Exclude all images and print the entries below exactly.

(Saved entries)
——————————

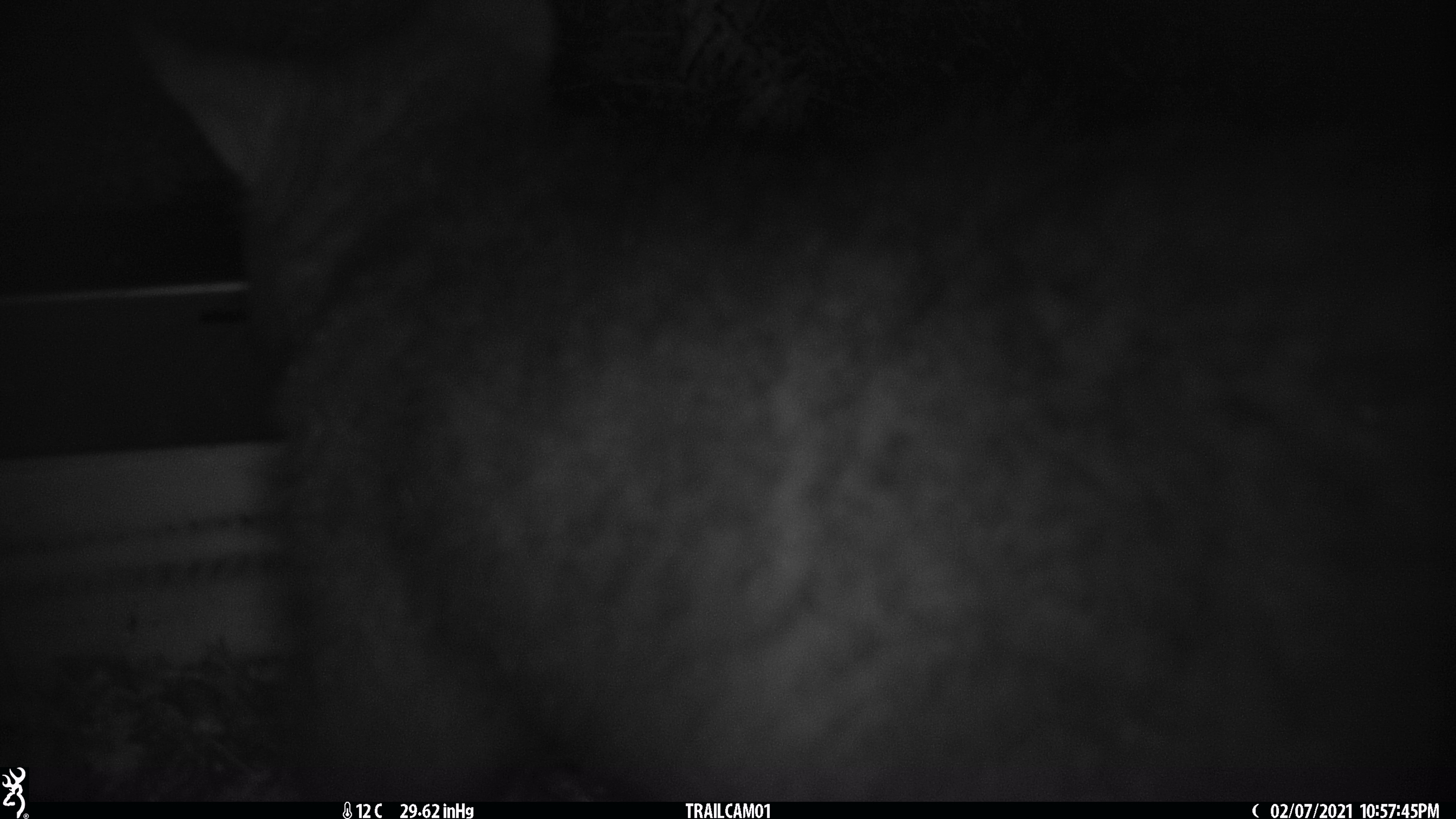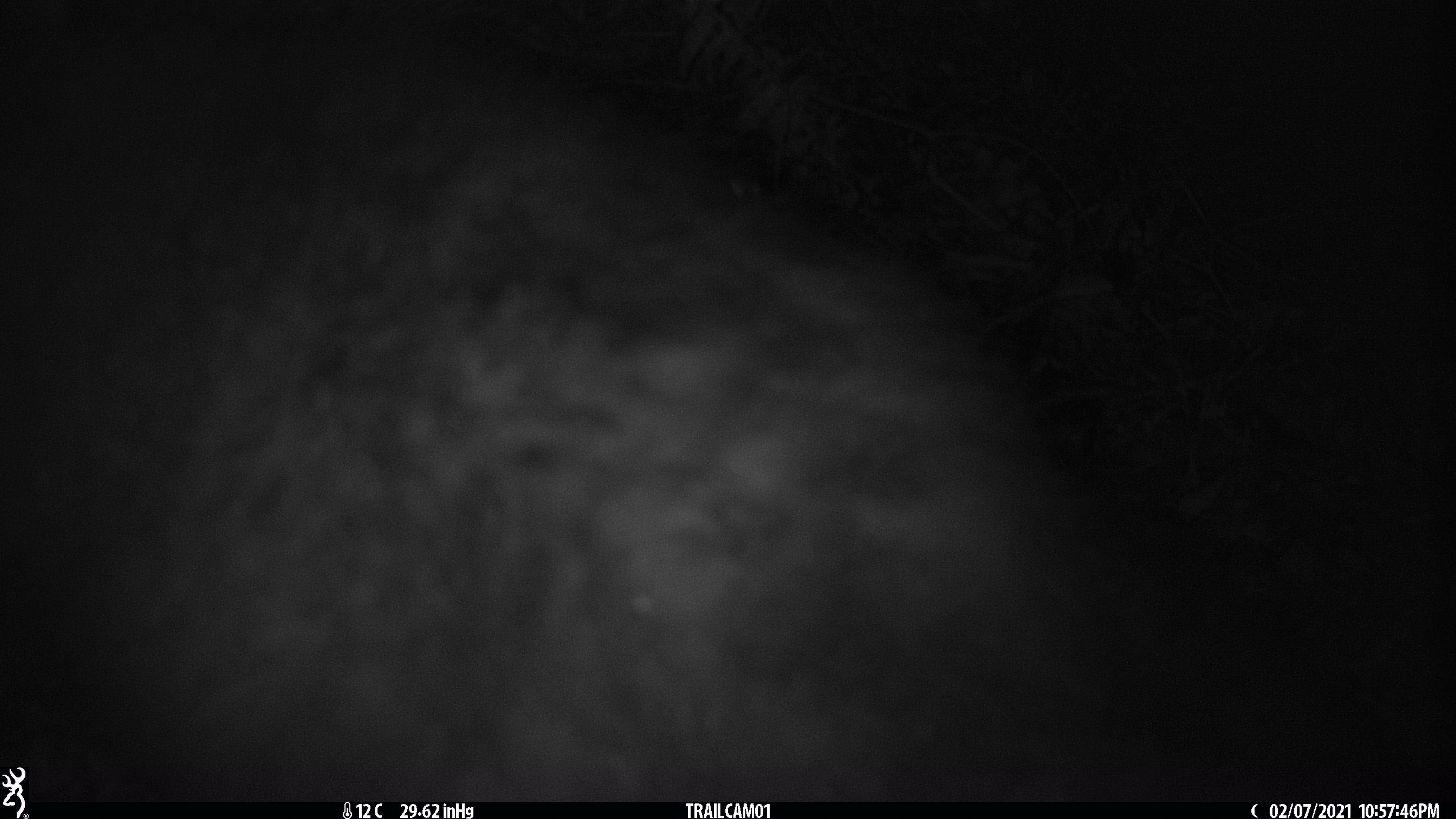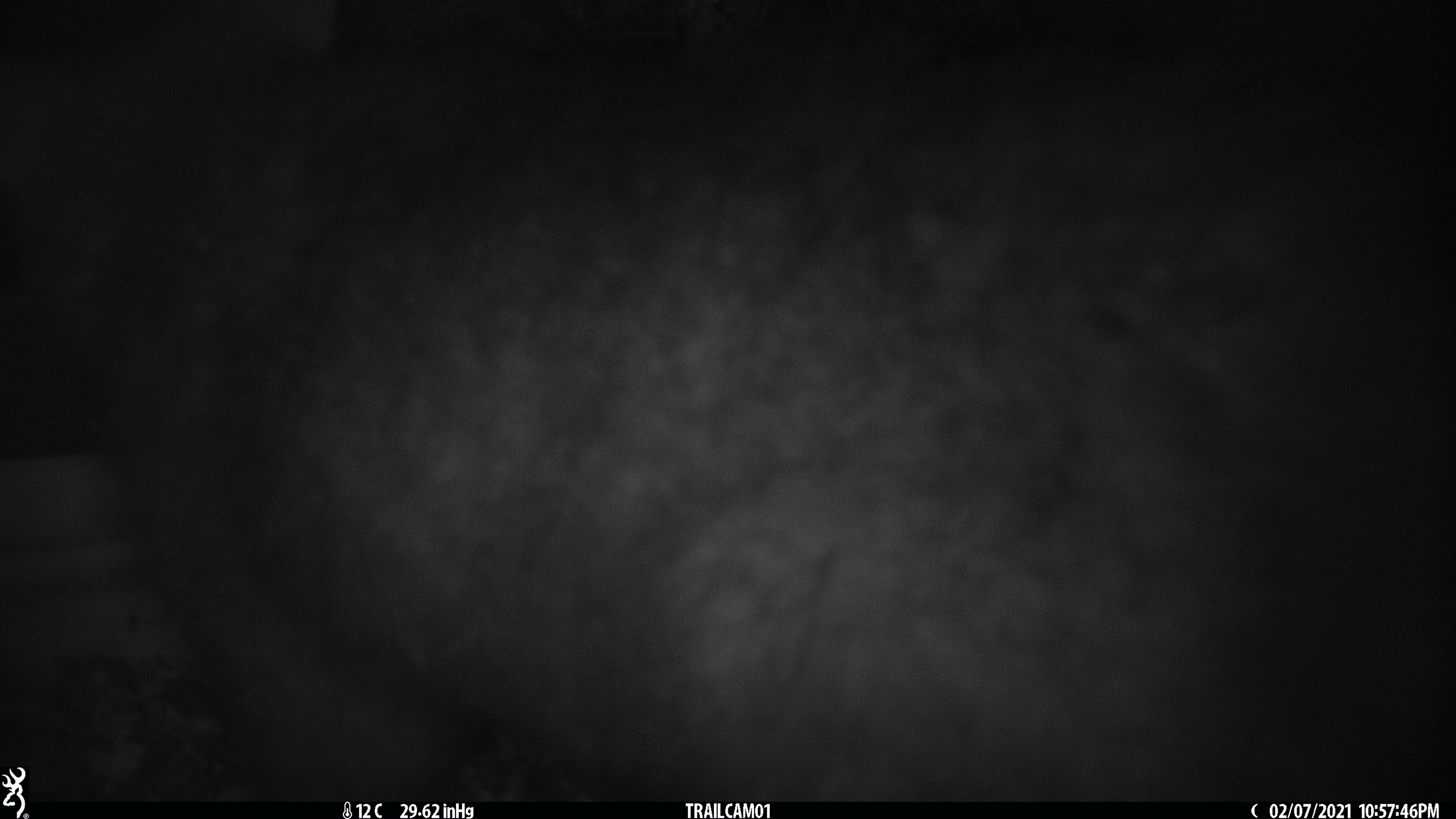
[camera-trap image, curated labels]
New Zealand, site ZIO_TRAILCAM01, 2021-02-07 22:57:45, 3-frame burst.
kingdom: Animalia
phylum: Chordata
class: Mammalia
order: Diprotodontia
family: Phalangeridae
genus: Trichosurus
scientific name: Trichosurus vulpecula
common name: common brushtail possum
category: possum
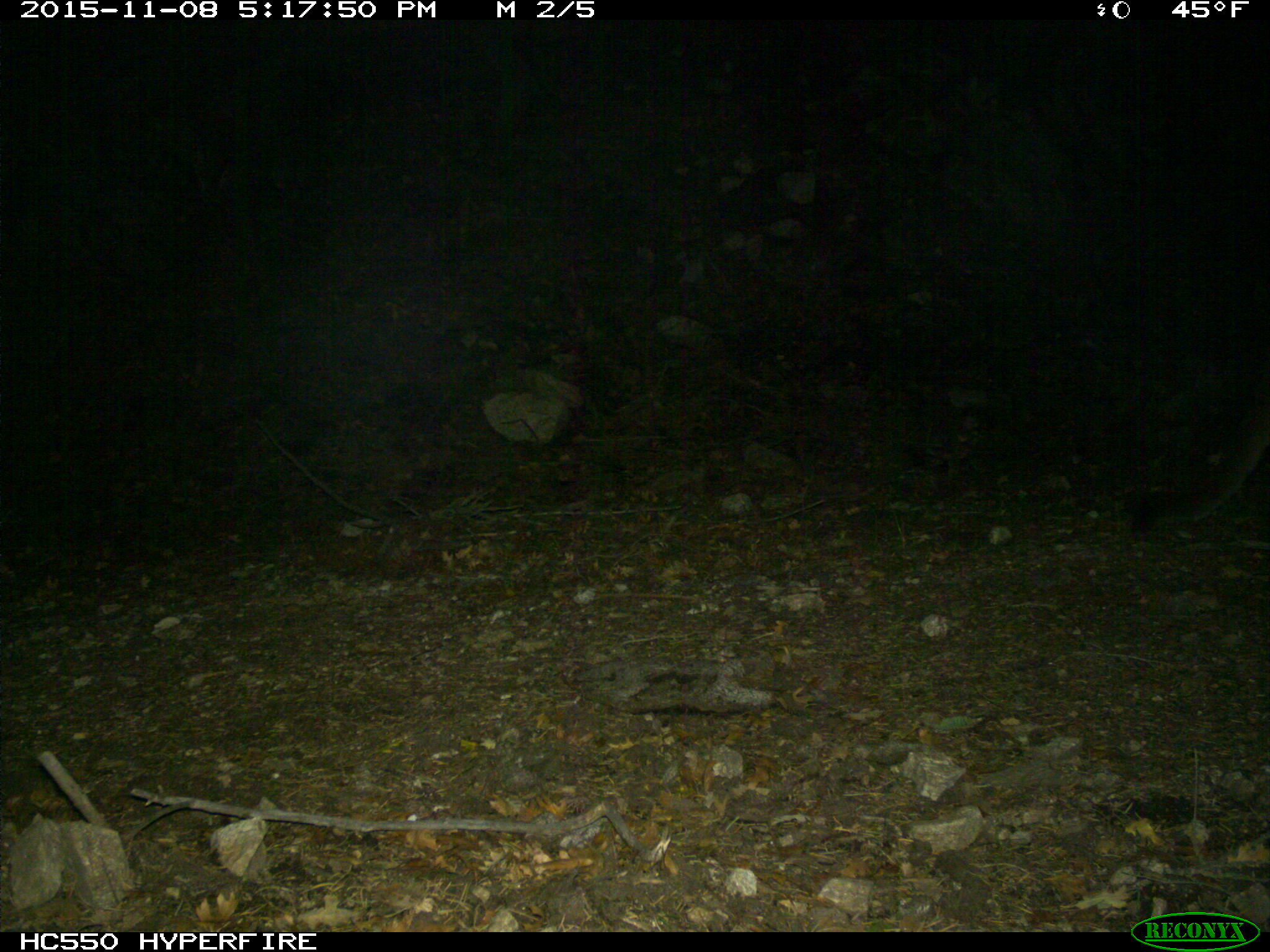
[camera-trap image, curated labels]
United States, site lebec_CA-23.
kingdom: Animalia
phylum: Chordata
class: Mammalia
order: Carnivora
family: Felidae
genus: Puma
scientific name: Puma concolor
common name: mountain lion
Puma concolor (mountain lion).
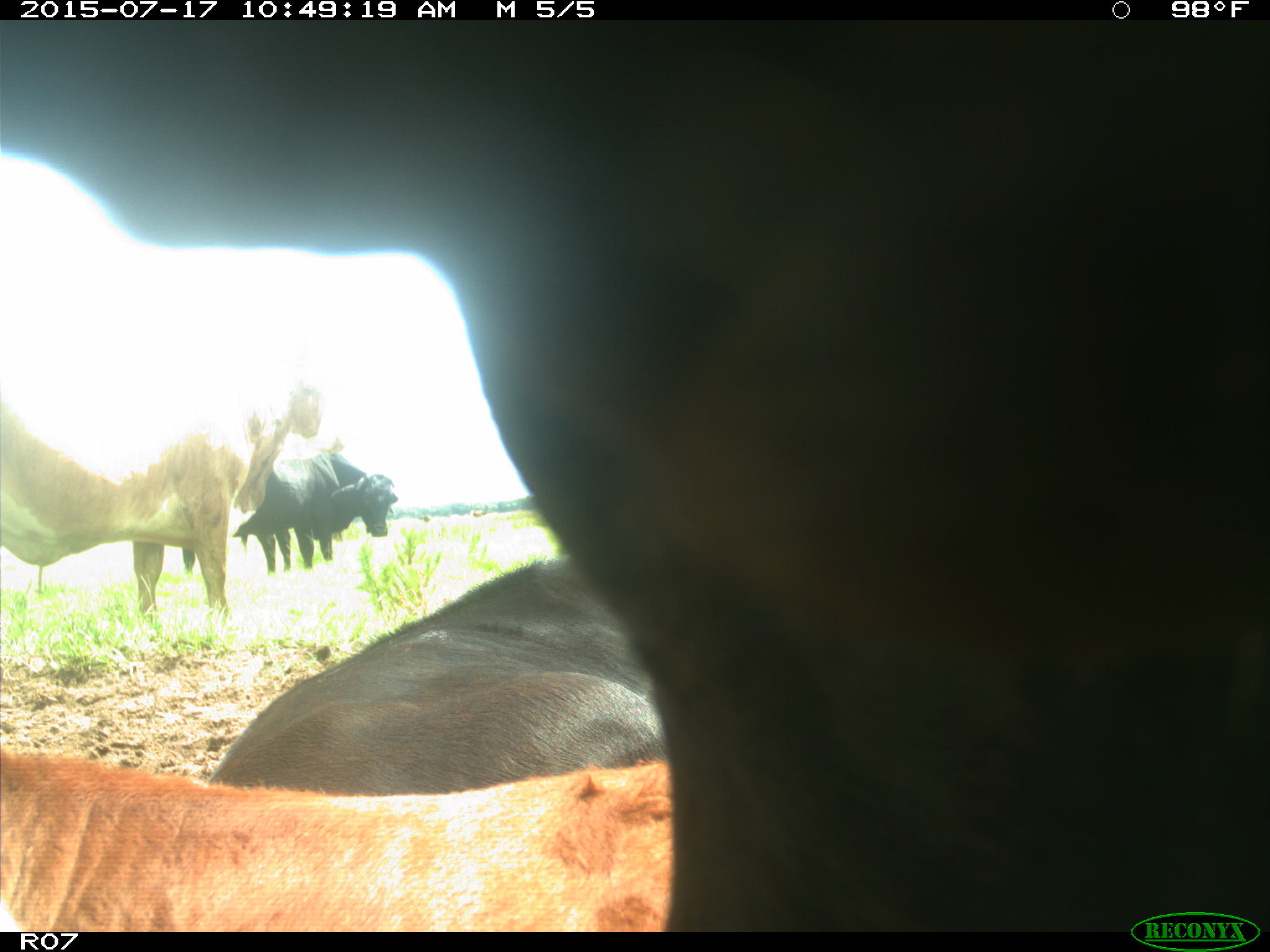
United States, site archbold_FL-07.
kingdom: Animalia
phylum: Chordata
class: Mammalia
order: Artiodactyla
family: Bovidae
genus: Bos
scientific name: Bos taurus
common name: domestic cow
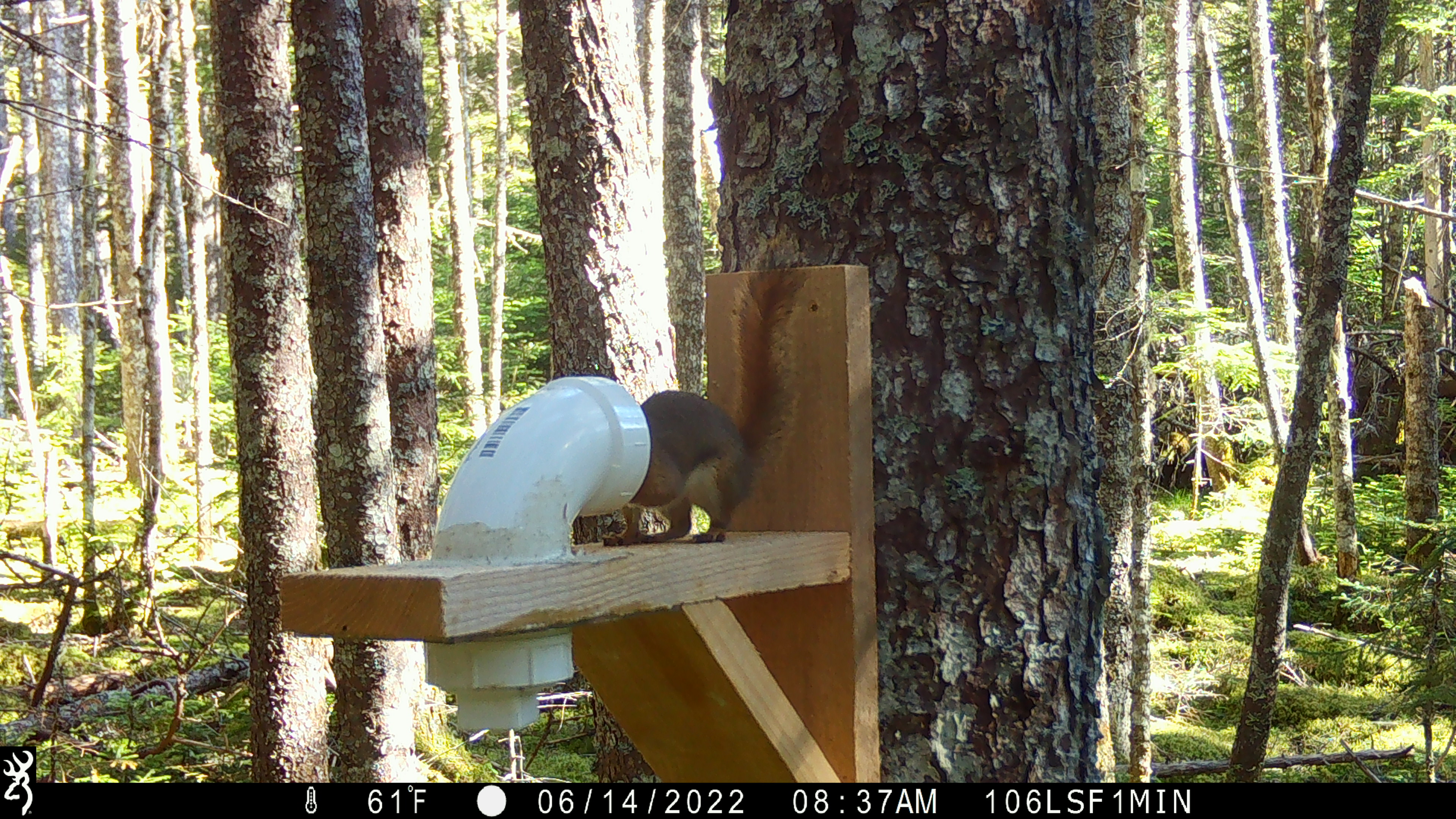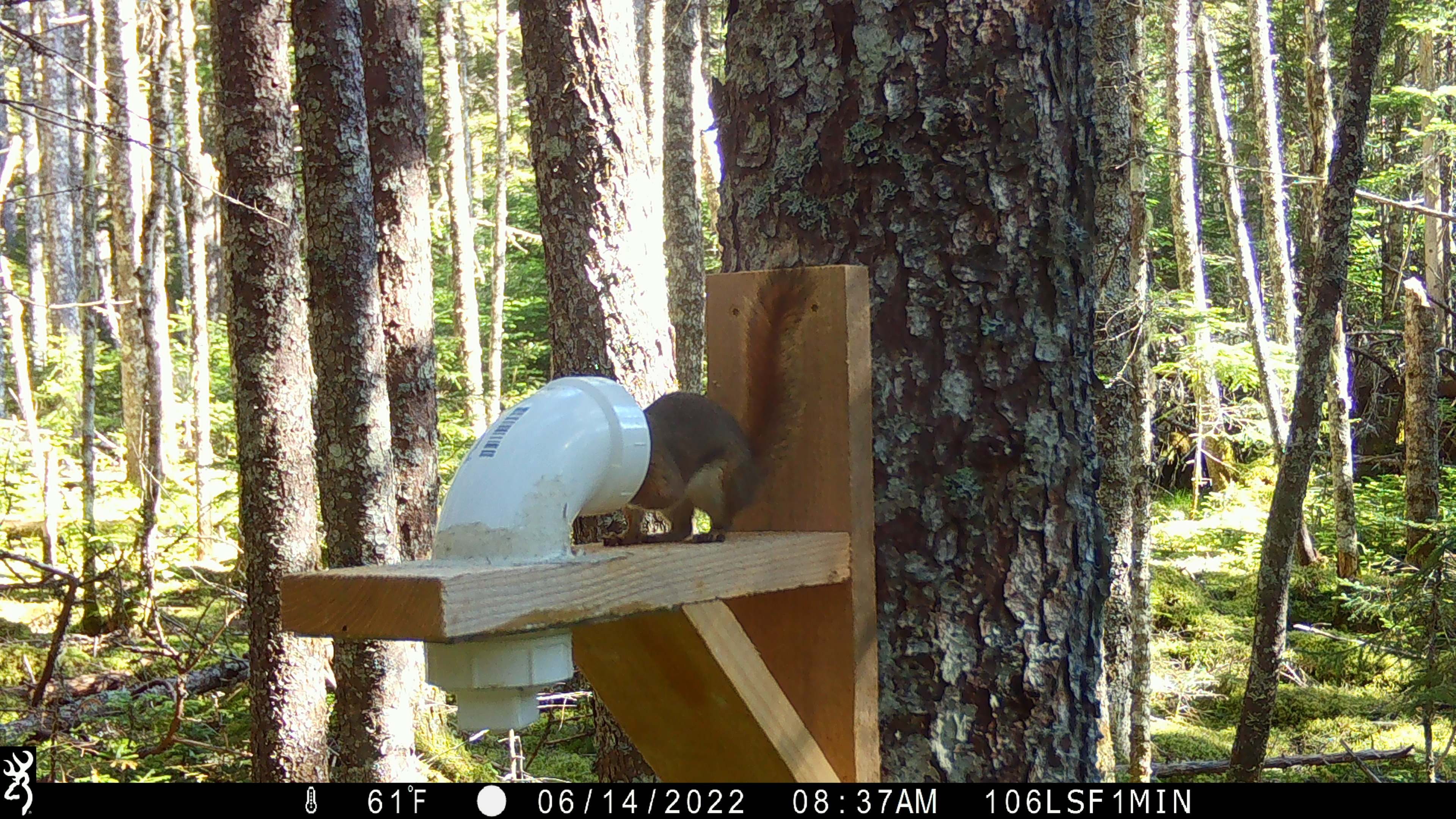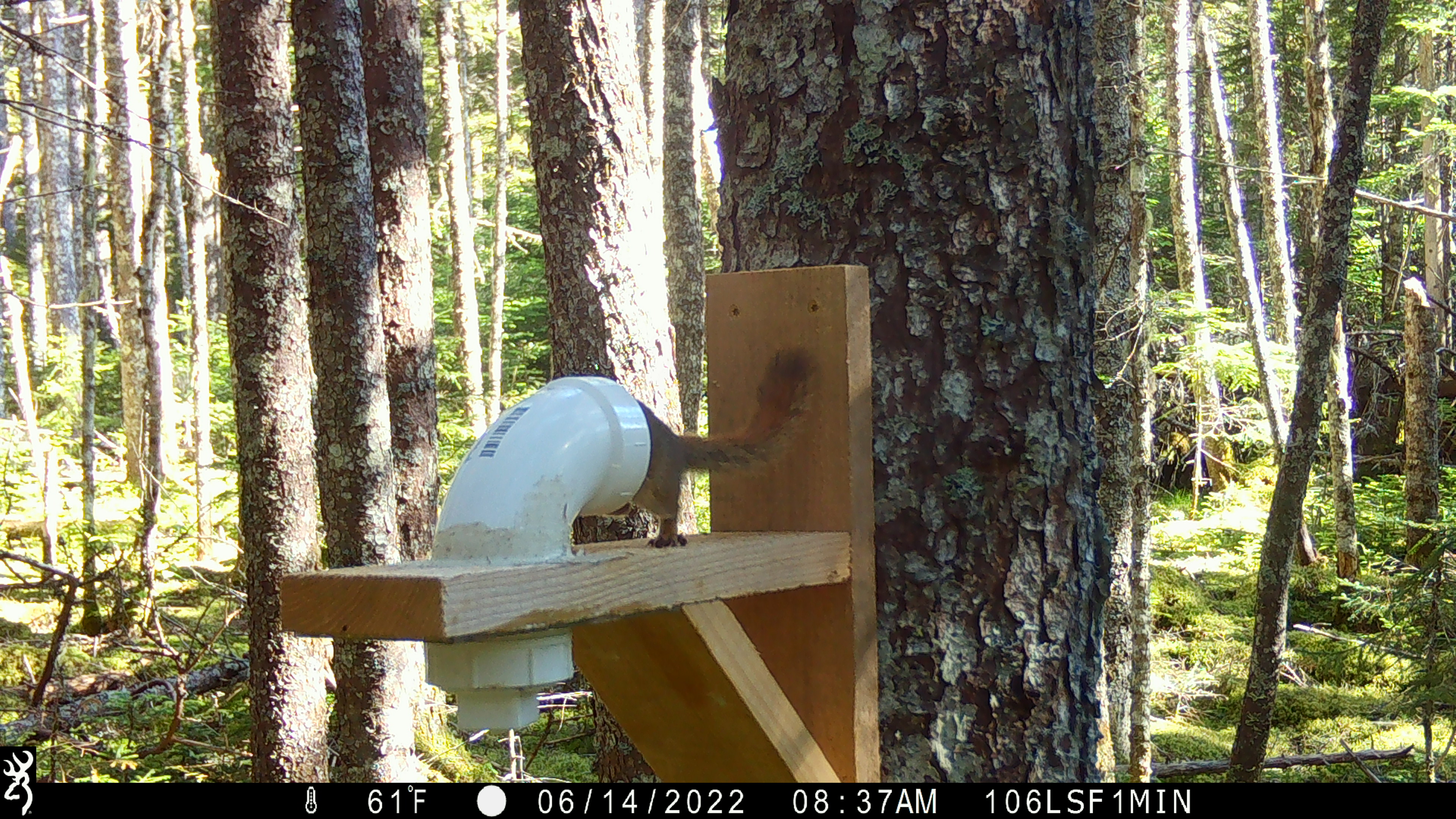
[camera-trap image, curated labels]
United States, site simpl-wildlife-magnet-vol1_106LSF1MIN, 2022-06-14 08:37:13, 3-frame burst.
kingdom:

——————————

- Exercise solution:
[camera-trap image, curated labels]
New Zealand, site ZIO_TRAILCAM01, 2021-02-07 22:57:45, 3-frame burst.
kingdom: Animalia
phylum: Chordata
class: Mammalia
order: Diprotodontia
family: Phalangeridae
genus: Trichosurus
scientific name: Trichosurus vulpecula
common name: common brushtail possum
category: possum
[camera-trap image, curated labels]
United States, site lebec_CA-23.
kingdom: Animalia
phylum: Chordata
class: Mammalia
order: Carnivora
family: Felidae
genus: Puma
scientific name: Puma concolor
common name: mountain lion
Puma concolor (mountain lion).
United States, site archbold_FL-07.
kingdom: Animalia
phylum: Chordata
class: Mammalia
order: Artiodactyla
family: Bovidae
genus: Bos
scientific name: Bos taurus
common name: domestic cow
[camera-trap image, curated labels]
United States, site simpl-wildlife-magnet-vol1_106LSF1MIN, 2022-06-14 08:37:13, 3-frame burst.
kingdom:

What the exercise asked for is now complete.